→ GIVEN INSTRUCTION:
Rewrite all of the rows below, changing each instance of "green shrub" to "green bush" and keeping everything else the same.

START STORED RECORDS

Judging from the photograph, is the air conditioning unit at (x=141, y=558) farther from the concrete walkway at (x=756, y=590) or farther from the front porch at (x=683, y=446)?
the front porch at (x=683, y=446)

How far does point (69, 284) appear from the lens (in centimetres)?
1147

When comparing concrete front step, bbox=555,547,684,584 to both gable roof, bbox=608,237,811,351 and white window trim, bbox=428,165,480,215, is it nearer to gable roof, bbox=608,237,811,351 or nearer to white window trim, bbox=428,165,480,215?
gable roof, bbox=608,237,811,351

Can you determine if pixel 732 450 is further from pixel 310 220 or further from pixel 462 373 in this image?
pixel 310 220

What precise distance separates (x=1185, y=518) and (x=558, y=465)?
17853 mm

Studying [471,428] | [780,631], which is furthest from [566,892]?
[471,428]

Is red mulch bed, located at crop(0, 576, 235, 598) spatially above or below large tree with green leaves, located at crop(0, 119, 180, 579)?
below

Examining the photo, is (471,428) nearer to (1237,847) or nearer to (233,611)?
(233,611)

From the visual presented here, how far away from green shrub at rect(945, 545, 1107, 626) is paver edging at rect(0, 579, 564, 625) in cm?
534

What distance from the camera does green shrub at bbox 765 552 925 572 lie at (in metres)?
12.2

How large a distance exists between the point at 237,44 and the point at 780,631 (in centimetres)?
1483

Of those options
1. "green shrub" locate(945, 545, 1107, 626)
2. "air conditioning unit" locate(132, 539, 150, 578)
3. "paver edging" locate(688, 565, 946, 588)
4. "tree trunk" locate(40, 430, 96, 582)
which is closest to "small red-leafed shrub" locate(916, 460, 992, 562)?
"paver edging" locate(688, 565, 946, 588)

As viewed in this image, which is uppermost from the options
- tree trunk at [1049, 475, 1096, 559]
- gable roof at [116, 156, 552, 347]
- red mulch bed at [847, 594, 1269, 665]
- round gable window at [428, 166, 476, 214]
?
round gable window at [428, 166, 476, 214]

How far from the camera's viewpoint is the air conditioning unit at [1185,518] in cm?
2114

END STORED RECORDS

→ RESULT OF THE TASK:
Judging from the photograph, is the air conditioning unit at (x=141, y=558) farther from the concrete walkway at (x=756, y=590) or farther from the front porch at (x=683, y=446)?
the front porch at (x=683, y=446)

How far does point (69, 284) appear from the lens (in centimetres)?
1147

When comparing concrete front step, bbox=555,547,684,584 to both gable roof, bbox=608,237,811,351 and white window trim, bbox=428,165,480,215, is it nearer to gable roof, bbox=608,237,811,351 or nearer to white window trim, bbox=428,165,480,215?
gable roof, bbox=608,237,811,351

Can you determine if pixel 732 450 is further from pixel 310 220 or further from pixel 462 373 in this image?
pixel 310 220

What precise distance separates (x=1185, y=518) and (x=558, y=465)?
17853 mm

Studying [471,428] | [780,631], which is furthest from [566,892]?
[471,428]

Is red mulch bed, located at crop(0, 576, 235, 598) spatially above or below large tree with green leaves, located at crop(0, 119, 180, 579)?
below

Examining the photo, is (471,428) nearer to (1237,847) or nearer to (233,611)?
(233,611)

From the visual presented here, how far away from green bush at rect(945, 545, 1107, 626) is paver edging at rect(0, 579, 564, 625) in cm?
534

What distance from the camera does green bush at bbox 765 552 925 572 lie at (in metres)?
12.2

How large a distance exists between the point at 237,44 and the point at 780,631 (in centimetres)?
1483

Of those options
1. "green bush" locate(945, 545, 1107, 626)
2. "air conditioning unit" locate(132, 539, 150, 578)
3. "paver edging" locate(688, 565, 946, 588)
4. "tree trunk" locate(40, 430, 96, 582)
which is closest to "small red-leafed shrub" locate(916, 460, 992, 562)?
"paver edging" locate(688, 565, 946, 588)

As viewed in this image, which is uppermost from the options
- tree trunk at [1049, 475, 1096, 559]
- gable roof at [116, 156, 552, 347]
- red mulch bed at [847, 594, 1269, 665]
- round gable window at [428, 166, 476, 214]
?
round gable window at [428, 166, 476, 214]

How far from the camera's viewpoint is the air conditioning unit at [1185,518] in cm?
2114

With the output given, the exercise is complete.